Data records
┌────────

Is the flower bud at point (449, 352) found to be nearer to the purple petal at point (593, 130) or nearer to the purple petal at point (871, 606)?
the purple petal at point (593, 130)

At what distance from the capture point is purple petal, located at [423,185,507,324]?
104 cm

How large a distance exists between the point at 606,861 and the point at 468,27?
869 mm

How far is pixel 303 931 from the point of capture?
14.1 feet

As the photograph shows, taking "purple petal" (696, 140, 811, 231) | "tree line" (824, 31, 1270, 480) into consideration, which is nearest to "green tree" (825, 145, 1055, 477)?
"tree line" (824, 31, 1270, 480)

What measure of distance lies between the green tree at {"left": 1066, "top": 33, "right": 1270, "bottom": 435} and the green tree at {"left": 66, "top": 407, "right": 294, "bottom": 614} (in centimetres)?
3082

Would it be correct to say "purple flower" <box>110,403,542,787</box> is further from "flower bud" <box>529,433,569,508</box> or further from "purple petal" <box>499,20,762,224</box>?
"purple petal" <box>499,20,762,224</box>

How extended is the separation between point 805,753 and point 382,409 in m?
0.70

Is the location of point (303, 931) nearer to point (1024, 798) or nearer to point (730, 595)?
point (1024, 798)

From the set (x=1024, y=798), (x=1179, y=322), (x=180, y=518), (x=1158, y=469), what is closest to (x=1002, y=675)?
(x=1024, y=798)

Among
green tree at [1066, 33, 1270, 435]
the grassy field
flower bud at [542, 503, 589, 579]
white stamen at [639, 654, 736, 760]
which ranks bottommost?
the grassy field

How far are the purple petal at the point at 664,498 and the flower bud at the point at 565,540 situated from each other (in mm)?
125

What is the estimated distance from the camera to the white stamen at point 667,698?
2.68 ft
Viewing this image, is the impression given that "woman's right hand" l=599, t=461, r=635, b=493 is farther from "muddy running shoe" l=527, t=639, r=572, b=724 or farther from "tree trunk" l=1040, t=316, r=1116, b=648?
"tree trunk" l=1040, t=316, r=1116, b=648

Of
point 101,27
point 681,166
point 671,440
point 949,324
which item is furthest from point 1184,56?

└────────

Exercise prompt — State how many lines of the material above contain the string "purple", with case counting. Give only the number.

Solution to this problem — 7